Prime Minister Hun Sen yesterday blasted former Thai Prime Minister Abhisit Vejjajiva and Thai opposition activists for what he said were attempts to use Cambodia as a cudgel to score political points on sensitive issues back home.
Hun Sen was apparently reacting to a protest in Bangkok yesterday organised to oppose any International Court of Justice ruling on the Preah Vihear territory dispute, which is expected later this year.
Taking that as his launching pad, he said that Abhisit, whose Democratic Party shares political views with the protesters, had to “submit evidence” backing claims he’s made in the past about dealings between the two countries over a resource-rich overlapping claims area in the Gulf of Thailand.
“This former prime minister was always accusing former Thai Prime Minister Thaksin Shinawatra of benefiting from Cambodia over an oil and gas deal in the overlapping claims area, and opposing the ICJ’s jurisdiction,” Hun Sen said at in Stung Treng’s Siem Bok district where he distributed land titles.
“Today, I would like Abhisit to bring up evidence. But if there is no evidence, don’t rally to cheat more than 60 million Thai people, [as well as] 14 million Cambodian people.”

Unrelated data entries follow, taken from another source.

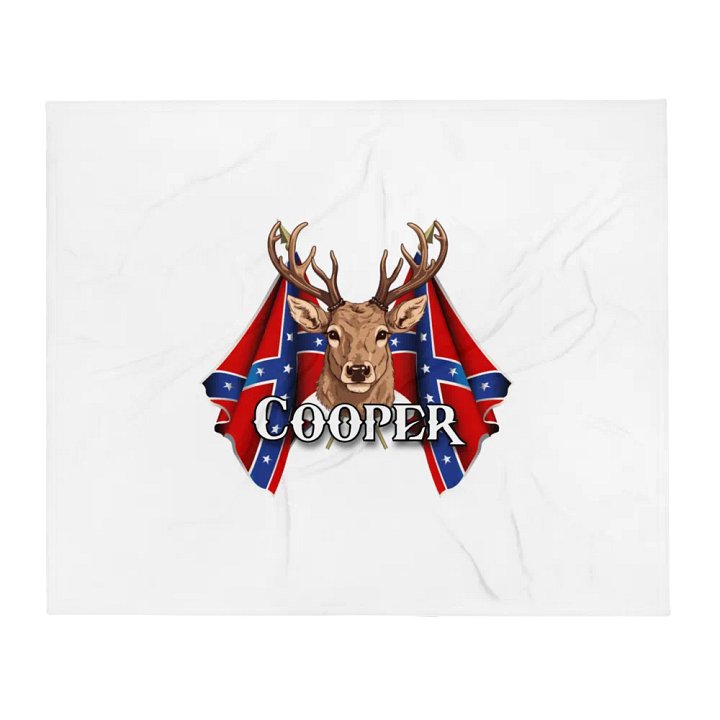 "Cooper" Last Name Rebel Redneck Deer - Throw Blanket product image (1)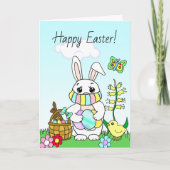 Frohe Ostern, Osterhase in Facemask Karte (Vorderseite)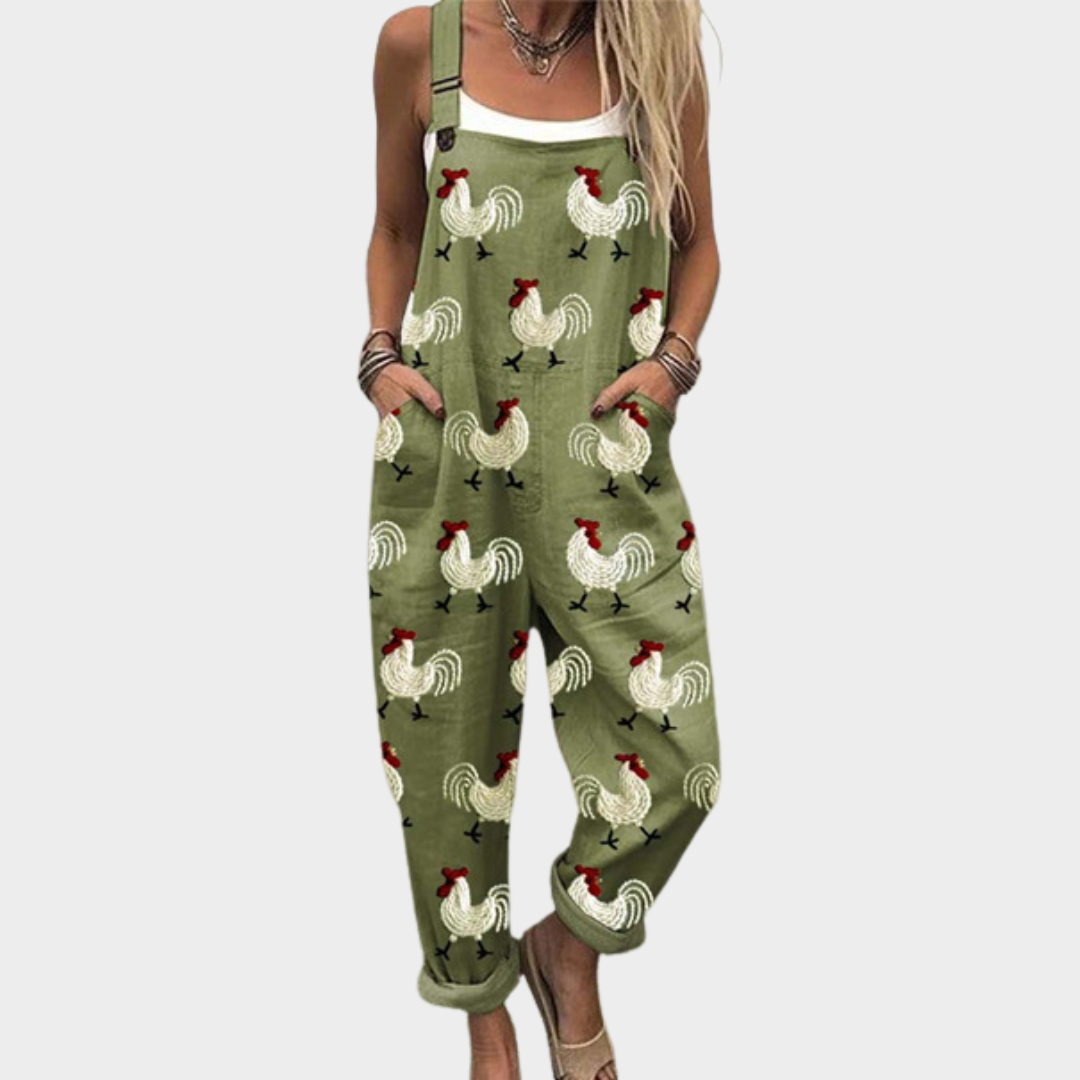 Ángela | Peto verde oliva con estampado de gallos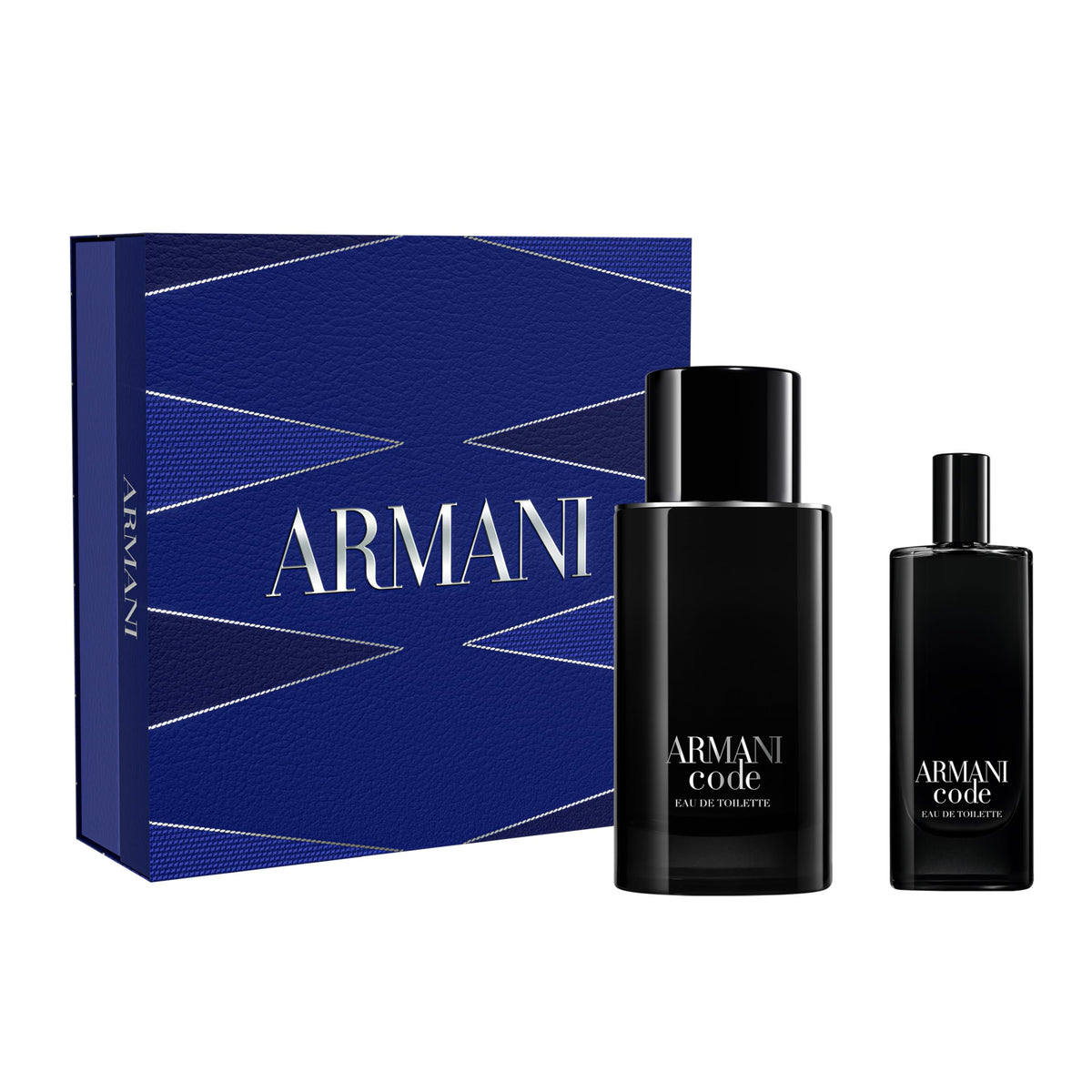 Armani Code Eau de Toilette Gift Set front view with full-size and travel spray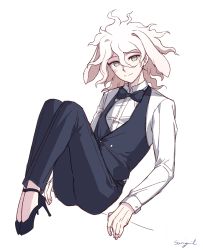 Rule 34 | 1boy, absurdres, animal ears, artist name, black bow, black bowtie, black pants, black vest, bow, bowtie, closed mouth, collared shirt, commentary request, danganronpa (series), danganronpa 2: goodbye despair, full body, grey background, hair between eyes, high heels, highres, knees up, komaeda nagito, long sleeves, looking at viewer, male focus, pants, rabbit ears, shirt, shoes, simple background, smile, solo, songmil, vest, white hair, white shirt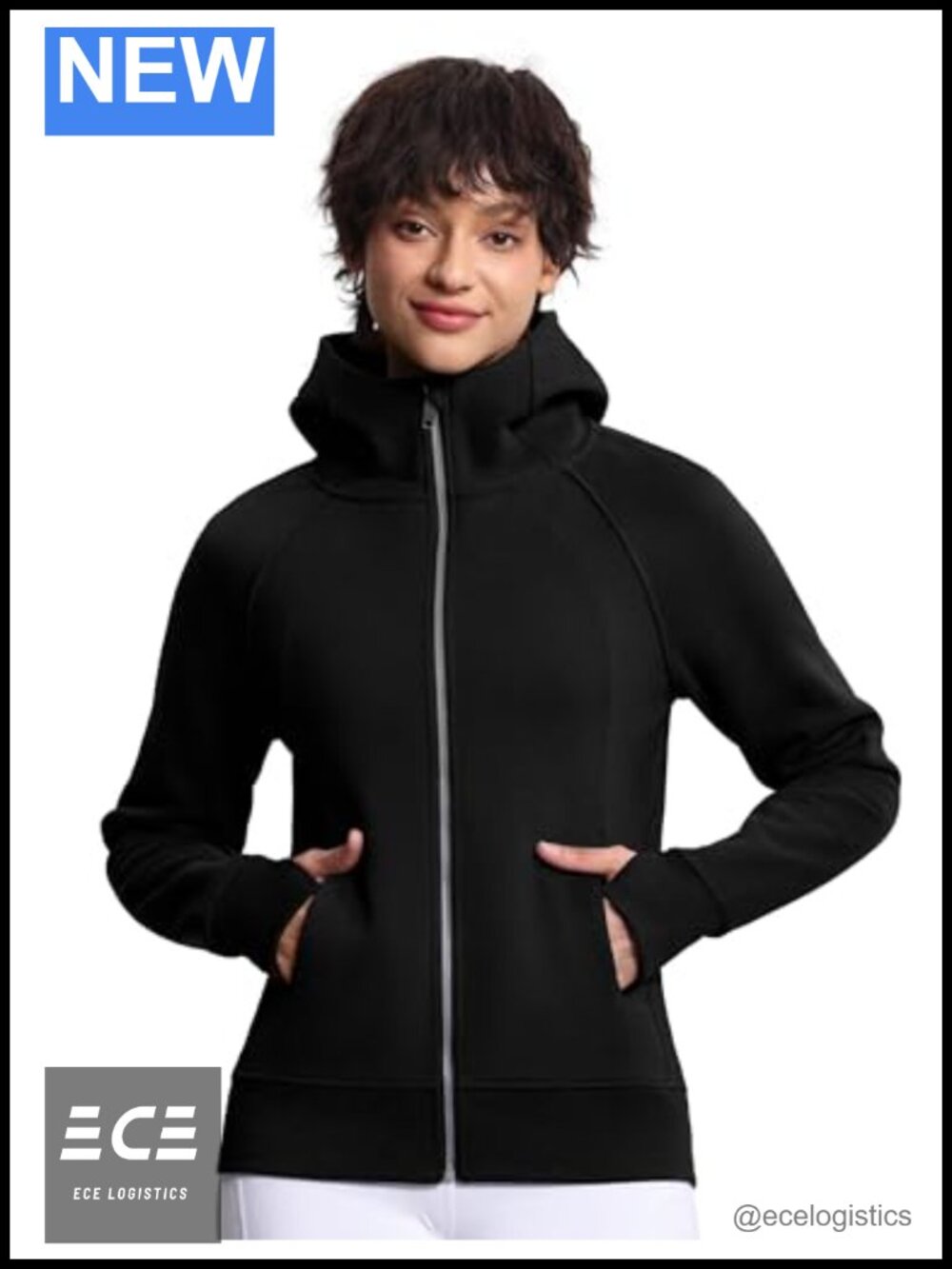 Women Full Zip Up Fleece Hoodie Workout Jacket with Thumbholes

The first weeks of 2013 in Thailand have been marked by heated rhetoric over territory surrounding the Preah Vihear temple, which the ICJ awarded to Cambodia in a 1962 ruling. Hearings over the disputed area around the ruin are taking place this April at the court in The Hague. Like the temple, the overlapping claims area has been a source of tension between Cambodia and Thailand.
Developing the 26,000-kilometre area, believed to be rich in oil and gas, could mean new streams of revenue for both countries, and for companies holding concessions. A memorandum of understanding to jointly explore the area was first signed in 2001, but in more than 10 years, hopes for the agreement’s implementation have risen and fallen depending on who is in office in Thailand.

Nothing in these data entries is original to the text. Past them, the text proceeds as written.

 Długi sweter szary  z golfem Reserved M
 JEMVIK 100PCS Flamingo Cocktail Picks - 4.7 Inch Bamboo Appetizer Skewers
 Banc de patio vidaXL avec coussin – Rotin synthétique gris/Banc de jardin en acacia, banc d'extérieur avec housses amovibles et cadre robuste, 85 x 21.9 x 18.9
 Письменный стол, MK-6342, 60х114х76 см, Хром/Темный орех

Those hopes went down along with former Thai Prime Minister Thaksin Shinawatra in 2006, when he was toppled in a military coup. It seemed to stay down three years later, after Hun Sen angered then-Thai Prime Minister Abhisit by appointing Thaksin as an economic adviser to the Kingdom.

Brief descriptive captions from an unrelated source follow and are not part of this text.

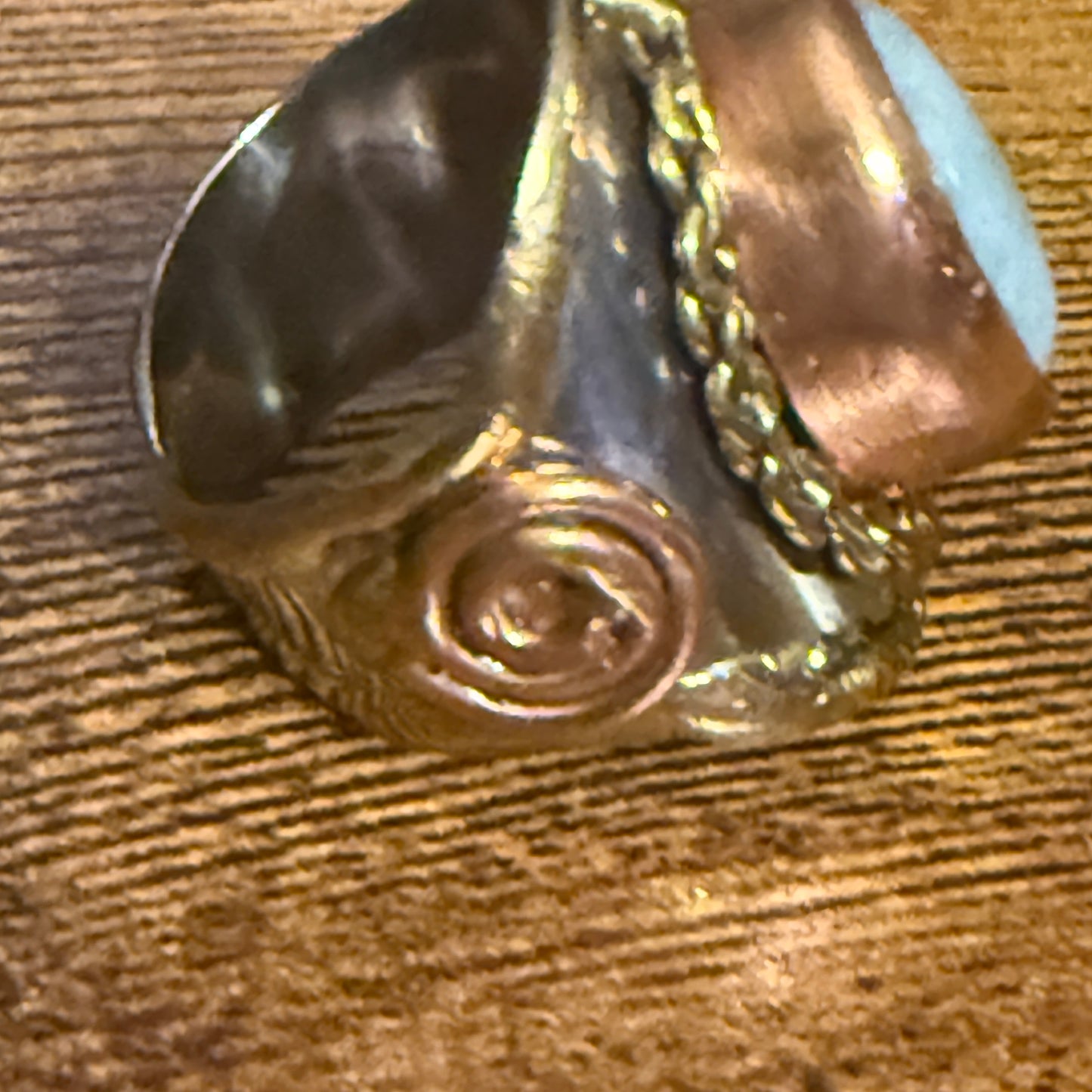 Handcrafted Green Apatite Natural Gemstone Adjustable Ring Mixed Metals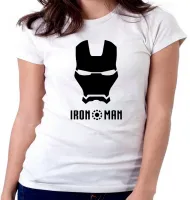 Baby look blusa feminina Iroman máscara marvel homem ferro black - Foto 5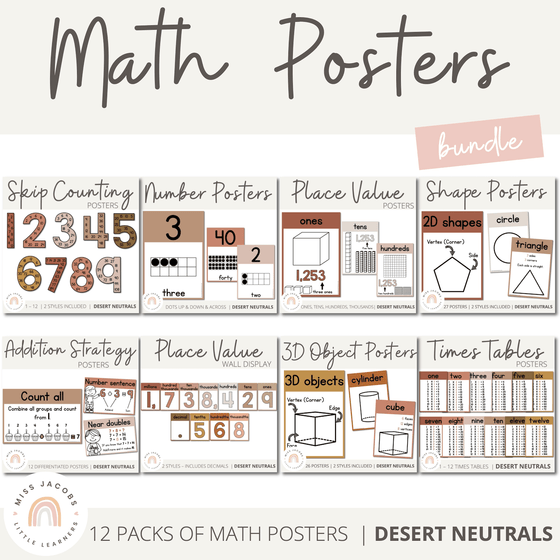 BOHO DESERT NEUTRALS Math Posters Bundle | Boho Color Palette | Neutral Decor - Miss Jacobs Little Learners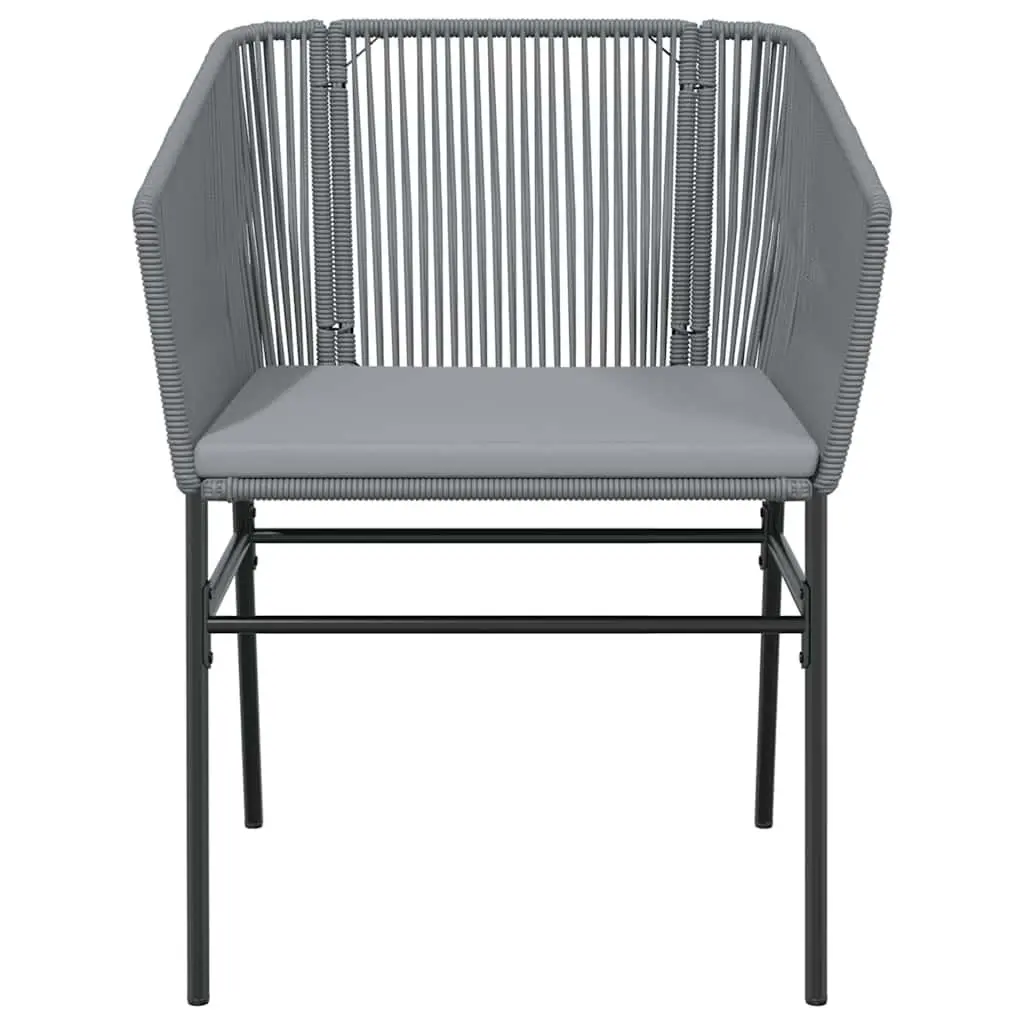 7 Piece Garden Dining Set with Grey Poly Rattan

But in 2011, in response to Abhisit reportedly accusing Thaksin of having “secret interests” in Cambodia, the Council of Ministers issued a statement that detailed closed-door meetings between Cambodian and Thai Democratic Party officials under Abhisit about the overlapping claims area.
The council’s Press and Quick Reaction Unit reissued its 2011 statement yesterday, and spokesman Phay Siphan said it was meant to be a reminder.
“The Thai people are [still] not aware that the Abhisit government tried to talk with Cambodia secretly about that issue. We want to put it on the table. That’s why we wanted to reveal the fact that Abhisit played with the people,” Siphan said.
Dialogue improved after the 2011 election of Thai Prime Minister Yingluck Shinawatra, Thaksin’s sister, but in recent months, no significant concrete steps have been announced.